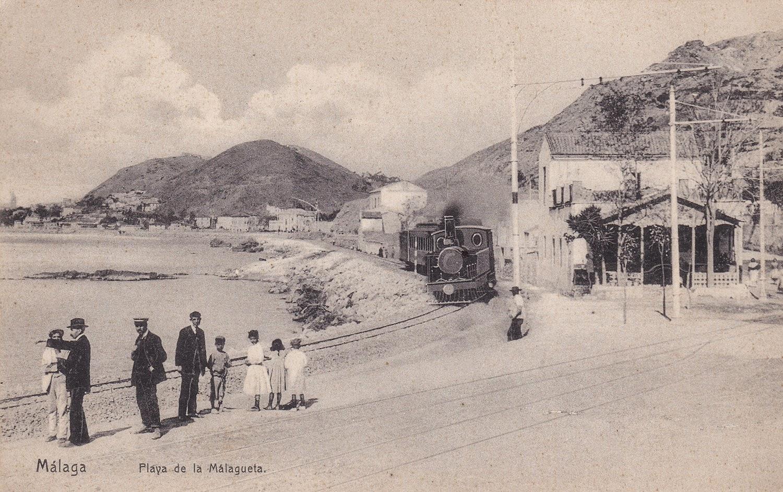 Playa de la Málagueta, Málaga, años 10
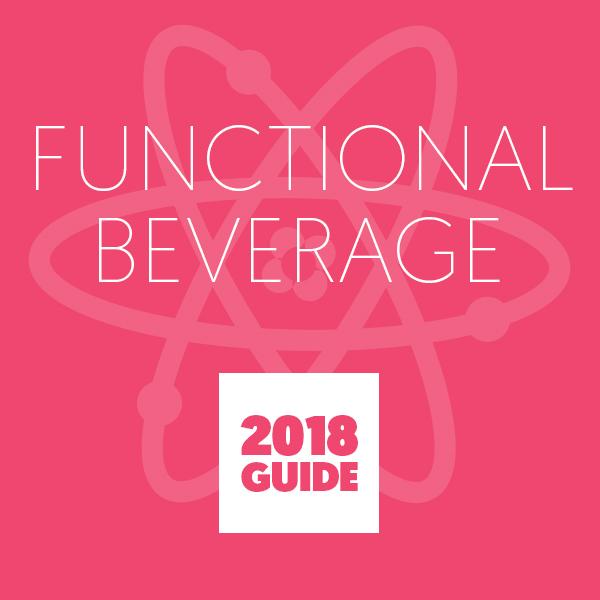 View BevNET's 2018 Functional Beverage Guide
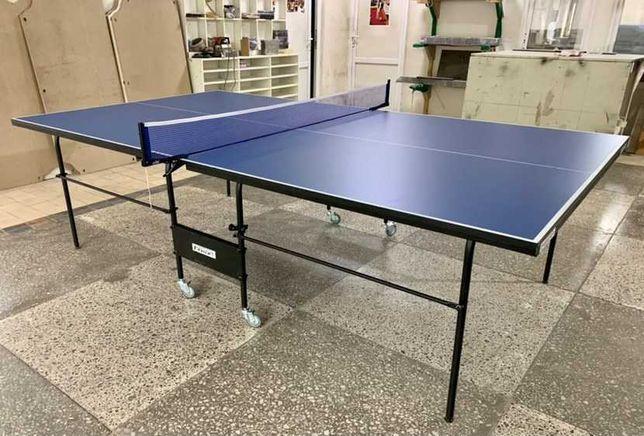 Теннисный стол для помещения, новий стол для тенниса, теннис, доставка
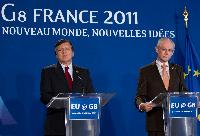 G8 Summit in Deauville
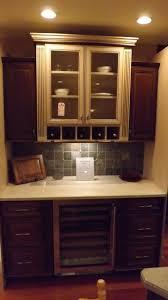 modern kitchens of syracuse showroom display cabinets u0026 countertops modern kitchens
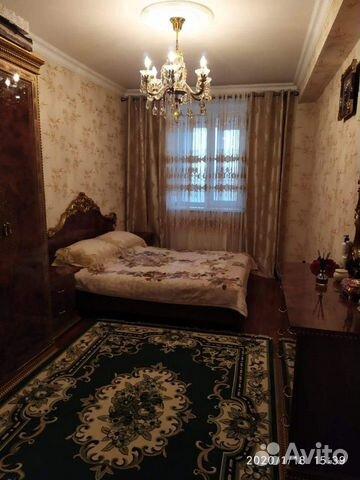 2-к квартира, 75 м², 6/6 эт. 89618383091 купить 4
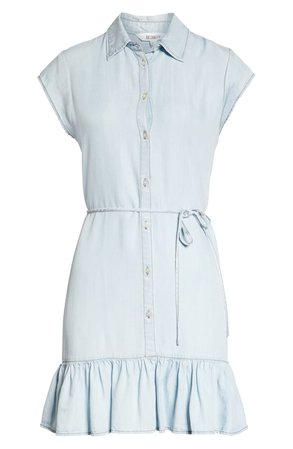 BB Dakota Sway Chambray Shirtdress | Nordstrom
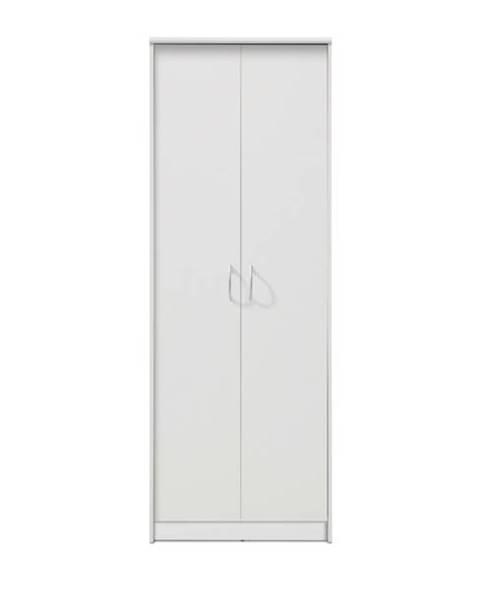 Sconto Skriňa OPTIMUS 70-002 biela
+---+
§ Task prompt: Your task is to repeat exactly the lines from the one containing "BB Dakota Sway" through the end of the material, both included, and only those, without pictures.

§ Finished task:
 BB Dakota Sway Chambray Shirtdress | Nordstrom
 Sconto Skriňa OPTIMUS 70-002 biela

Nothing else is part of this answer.